[DATASET ENTRIES]:
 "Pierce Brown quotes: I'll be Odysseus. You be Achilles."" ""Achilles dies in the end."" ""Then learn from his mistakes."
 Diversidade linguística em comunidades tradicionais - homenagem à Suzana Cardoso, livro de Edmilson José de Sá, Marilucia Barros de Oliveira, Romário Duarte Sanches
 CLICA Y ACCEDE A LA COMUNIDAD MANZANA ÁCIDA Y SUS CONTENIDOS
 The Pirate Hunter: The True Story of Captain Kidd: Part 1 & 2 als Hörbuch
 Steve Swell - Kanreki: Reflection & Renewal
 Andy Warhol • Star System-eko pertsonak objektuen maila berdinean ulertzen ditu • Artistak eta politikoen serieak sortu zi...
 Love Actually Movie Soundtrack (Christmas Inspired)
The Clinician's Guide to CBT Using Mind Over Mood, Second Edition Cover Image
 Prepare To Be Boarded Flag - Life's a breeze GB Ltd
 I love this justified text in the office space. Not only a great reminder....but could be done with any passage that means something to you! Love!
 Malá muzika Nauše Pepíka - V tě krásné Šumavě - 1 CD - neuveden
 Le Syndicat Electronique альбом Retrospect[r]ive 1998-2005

--

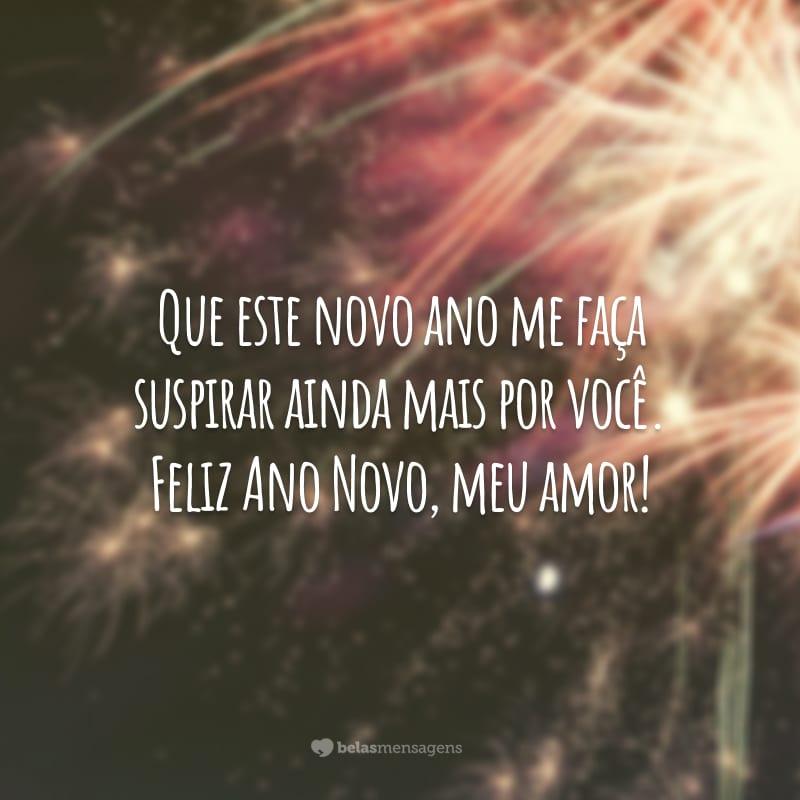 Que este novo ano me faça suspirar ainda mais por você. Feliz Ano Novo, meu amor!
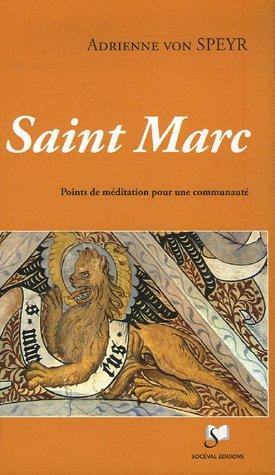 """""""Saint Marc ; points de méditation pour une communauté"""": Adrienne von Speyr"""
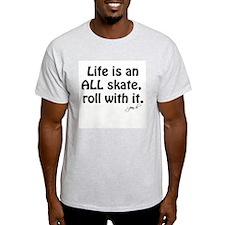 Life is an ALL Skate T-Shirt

[EXERCISE PROMPT]: Output only an exact transcription of the lines above from the one with "Steve Swell - Kanreki: Reflection & Renewal" up to and including the one with "Le Syndicat Electronique".

[EXPECTED OUTPUT]:
 Steve Swell - Kanreki: Reflection & Renewal
 Andy Warhol • Star System-eko pertsonak objektuen maila berdinean ulertzen ditu • Artistak eta politikoen serieak sortu zi...
 Love Actually Movie Soundtrack (Christmas Inspired)
The Clinician's Guide to CBT Using Mind Over Mood, Second Edition Cover Image
 Prepare To Be Boarded Flag - Life's a breeze GB Ltd
 I love this justified text in the office space. Not only a great reminder....but could be done with any passage that means something to you! Love!
 Malá muzika Nauše Pepíka - V tě krásné Šumavě - 1 CD - neuveden
 Le Syndicat Electronique альбом Retrospect[r]ive 1998-2005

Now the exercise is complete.